According to a complaint filed Thursday in Los Angeles Superior Court, Johansson, one of Hollywood’s biggest and highest-paid performers, was entitled to a part of the box office revenues from the highly anticipated Marvel film.
The film was supposed to be released in theaters last year, but it was repeatedly postponed due to the Covid-19 outbreak, and it was finally released this month in theaters and on Disney+.
The film’s streaming premiere has been mentioned by box office analysts as a major factor in the film’s disappointing – by Marvel picture standards – opening. The film has grossed just over $150 million in domestic theaters in three weeks.
“It’s no secret that Disney is putting films like Black Widow directly into Disney+ in order to gain subscribers and hence improve the company’s stock price – and that it’s using Covid-19 as a pretext to do so,” Johansson’s attorney John Berlinski told AFP.
“This will undoubtedly not be the last time that Hollywood stars stand up to Disney and make it plain that, no matter what the firm claims, it has a legal obligation to honor its contracts,” he added.
A representative for Disney, which owns Marvel Studios, denied the complaint, saying AFP in a statement that the company had not broken any contracts and that the lawsuit had “no validity whatsoever.”
“The lawsuit is especially sad and depressing in its callous disdain for the Covid-19 pandemic’s devastating and long-term worldwide effects,” it stated.

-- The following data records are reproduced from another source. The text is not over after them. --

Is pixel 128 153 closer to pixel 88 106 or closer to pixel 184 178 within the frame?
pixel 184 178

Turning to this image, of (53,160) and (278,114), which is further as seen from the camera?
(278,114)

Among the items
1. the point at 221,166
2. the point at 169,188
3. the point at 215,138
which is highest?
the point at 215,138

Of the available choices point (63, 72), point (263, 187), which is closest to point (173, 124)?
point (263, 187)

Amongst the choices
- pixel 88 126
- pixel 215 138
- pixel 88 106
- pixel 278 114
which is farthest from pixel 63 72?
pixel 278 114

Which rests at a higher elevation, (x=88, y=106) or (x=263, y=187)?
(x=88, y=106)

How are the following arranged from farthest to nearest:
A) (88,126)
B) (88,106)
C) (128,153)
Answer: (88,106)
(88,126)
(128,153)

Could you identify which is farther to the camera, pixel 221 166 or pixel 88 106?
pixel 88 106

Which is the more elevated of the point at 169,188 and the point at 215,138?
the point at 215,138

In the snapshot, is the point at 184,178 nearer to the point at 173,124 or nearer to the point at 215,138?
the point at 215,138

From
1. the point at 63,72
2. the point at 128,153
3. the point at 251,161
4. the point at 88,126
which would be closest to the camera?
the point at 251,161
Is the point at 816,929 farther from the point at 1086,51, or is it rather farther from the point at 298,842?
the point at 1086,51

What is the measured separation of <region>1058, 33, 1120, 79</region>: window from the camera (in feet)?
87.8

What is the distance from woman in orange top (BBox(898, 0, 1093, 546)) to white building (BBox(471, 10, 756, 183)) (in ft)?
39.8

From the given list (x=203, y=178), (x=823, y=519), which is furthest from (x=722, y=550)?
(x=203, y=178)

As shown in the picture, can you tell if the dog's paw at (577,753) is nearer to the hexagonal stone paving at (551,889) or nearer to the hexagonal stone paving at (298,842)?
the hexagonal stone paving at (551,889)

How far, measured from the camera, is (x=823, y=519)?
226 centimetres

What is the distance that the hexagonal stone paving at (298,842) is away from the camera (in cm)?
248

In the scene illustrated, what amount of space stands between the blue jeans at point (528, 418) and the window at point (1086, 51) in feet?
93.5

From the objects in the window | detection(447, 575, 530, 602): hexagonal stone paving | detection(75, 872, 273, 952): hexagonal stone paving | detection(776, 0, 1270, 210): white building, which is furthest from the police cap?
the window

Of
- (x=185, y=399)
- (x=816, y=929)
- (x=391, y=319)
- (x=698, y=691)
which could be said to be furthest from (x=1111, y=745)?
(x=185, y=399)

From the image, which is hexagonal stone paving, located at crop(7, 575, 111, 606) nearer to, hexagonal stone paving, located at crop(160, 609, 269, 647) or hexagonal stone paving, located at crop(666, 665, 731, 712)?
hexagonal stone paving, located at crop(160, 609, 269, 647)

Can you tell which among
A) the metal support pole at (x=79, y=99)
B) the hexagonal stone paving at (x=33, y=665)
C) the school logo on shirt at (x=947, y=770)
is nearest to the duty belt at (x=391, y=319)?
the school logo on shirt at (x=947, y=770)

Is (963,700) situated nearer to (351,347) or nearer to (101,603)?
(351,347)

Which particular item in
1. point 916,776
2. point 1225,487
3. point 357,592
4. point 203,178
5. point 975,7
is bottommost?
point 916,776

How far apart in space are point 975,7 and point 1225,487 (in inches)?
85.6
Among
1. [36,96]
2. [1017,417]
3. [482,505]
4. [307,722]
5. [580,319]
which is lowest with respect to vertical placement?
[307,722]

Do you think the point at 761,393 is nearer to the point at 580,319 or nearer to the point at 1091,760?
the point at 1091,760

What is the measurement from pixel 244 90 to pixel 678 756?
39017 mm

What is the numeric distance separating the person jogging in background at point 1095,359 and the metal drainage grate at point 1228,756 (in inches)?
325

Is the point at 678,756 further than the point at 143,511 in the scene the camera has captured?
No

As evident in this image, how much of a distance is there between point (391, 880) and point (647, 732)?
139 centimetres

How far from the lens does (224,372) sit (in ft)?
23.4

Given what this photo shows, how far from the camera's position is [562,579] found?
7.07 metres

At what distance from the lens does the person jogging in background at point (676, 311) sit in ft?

Disney, like many other Hollywood companies, is increasingly focusing on streaming as a source of future revenue, a move that will be exacerbated by the shutdown of movie theaters when the epidemic strikes in spring 2020.
Following the film’s opening weekend, Disney released a statement saying that “Black Widow” had made “over $60 million” on Disney+, where it was accessible for an additional $30 to subscribers.
According to Johansson’s claim, she “extracted a commitment from Marvel that the release of the Picture would be a’theatrical release,'” which she interpreted to indicate that it would not be available on streaming until a conventional “window” of time had passed.
“Disney, on the other hand, aimed to draw the audience away from movie theaters and towards its. Brief News from Washington Newsday.